EXERCISE BRIEF – From the court opinion, return the passage from "United States District Court, N.D." up to and including "STATES DISTRICT JUDGE.", copied word for word.

United States District Court, N.D. Illinois, Eastern Division

August 30, 2017

JERMAINE WILSON and DAMEON SANDERS, Plaintiffs,
v.
CITY OF EVANSTON, ILLINOIS, Defendant.

          MEMORANDUM OPINION AND ORDER

          JOHN Z. LEE UNITED STATES DISTRICT JUDGE.

         Plaintiffs Jermaine Wilson (“Wilson”) and Dameon Sanders (“Sanders”) were arrested by the Evanston Police Department (“EPD”) in July 2013. They allege that, at the times of their arrests, EPD took and inventoried various items of personal property in their possession. Plaintiffs were later transferred to the Cook County Jail and permitted to bring only such items of their property as Cook County would accept. The remainder of their property was retained by EPD. Upon their transfer, EPD gave Plaintiffs receipts instructing them that, if the retained property was not retrieved within thirty days, it would be destroyed or otherwise disposed of.

COLLECTED DATA –
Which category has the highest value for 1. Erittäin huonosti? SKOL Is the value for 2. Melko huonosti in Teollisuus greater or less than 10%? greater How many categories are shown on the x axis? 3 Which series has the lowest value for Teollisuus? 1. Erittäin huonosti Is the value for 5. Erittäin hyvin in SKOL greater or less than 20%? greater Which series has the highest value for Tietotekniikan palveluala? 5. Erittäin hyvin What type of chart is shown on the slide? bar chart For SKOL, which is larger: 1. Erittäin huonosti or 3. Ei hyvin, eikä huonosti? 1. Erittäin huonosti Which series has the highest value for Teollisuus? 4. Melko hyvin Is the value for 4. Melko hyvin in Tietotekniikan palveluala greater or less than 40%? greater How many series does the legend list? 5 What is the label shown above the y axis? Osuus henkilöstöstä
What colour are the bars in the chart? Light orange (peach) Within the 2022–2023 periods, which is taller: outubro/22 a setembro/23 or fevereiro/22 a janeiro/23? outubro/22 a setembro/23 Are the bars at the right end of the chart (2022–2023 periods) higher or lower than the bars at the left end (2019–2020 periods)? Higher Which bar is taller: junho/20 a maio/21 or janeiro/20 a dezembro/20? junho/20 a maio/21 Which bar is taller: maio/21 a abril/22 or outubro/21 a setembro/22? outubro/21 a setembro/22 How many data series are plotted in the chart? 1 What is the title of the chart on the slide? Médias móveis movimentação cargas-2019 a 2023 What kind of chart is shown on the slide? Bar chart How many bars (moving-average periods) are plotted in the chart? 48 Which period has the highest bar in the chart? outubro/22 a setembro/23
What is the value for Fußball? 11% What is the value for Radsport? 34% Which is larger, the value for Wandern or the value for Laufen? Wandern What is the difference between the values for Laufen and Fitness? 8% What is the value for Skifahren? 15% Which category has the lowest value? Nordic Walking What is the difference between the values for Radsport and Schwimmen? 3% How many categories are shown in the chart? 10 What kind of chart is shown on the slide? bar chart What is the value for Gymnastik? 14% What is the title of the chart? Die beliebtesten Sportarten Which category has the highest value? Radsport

COMPLETED TASK –
United States District Court, N.D. Illinois, Eastern Division

August 30, 2017

JERMAINE WILSON and DAMEON SANDERS, Plaintiffs,
v.
CITY OF EVANSTON, ILLINOIS, Defendant.

          MEMORANDUM OPINION AND ORDER

          JOHN Z. LEE UNITED STATES DISTRICT JUDGE.